Copy the lines below word for word, leaving out the pictures.

Spatial reasoning data based on images
********************
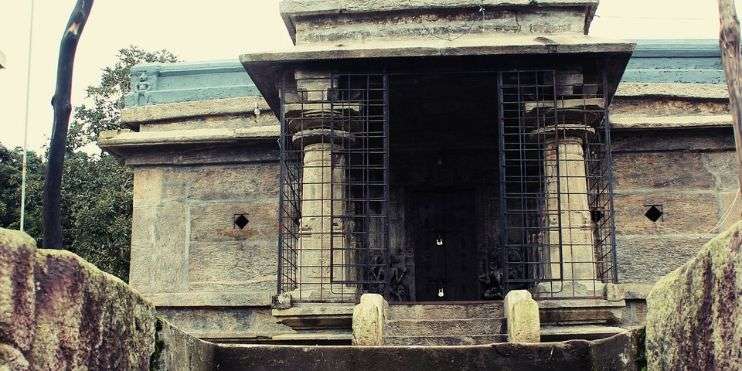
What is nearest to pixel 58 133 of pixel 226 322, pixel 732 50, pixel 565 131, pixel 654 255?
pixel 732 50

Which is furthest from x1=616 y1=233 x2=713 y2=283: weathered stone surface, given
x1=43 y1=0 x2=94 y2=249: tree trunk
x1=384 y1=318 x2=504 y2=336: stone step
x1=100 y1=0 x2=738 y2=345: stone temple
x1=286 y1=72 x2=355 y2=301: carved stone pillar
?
********************
TASK ANSWER:
What is nearest to pixel 58 133 of pixel 226 322, pixel 732 50, pixel 565 131, pixel 654 255?
pixel 732 50

Which is furthest from x1=616 y1=233 x2=713 y2=283: weathered stone surface, given
x1=43 y1=0 x2=94 y2=249: tree trunk
x1=384 y1=318 x2=504 y2=336: stone step
x1=100 y1=0 x2=738 y2=345: stone temple
x1=286 y1=72 x2=355 y2=301: carved stone pillar
?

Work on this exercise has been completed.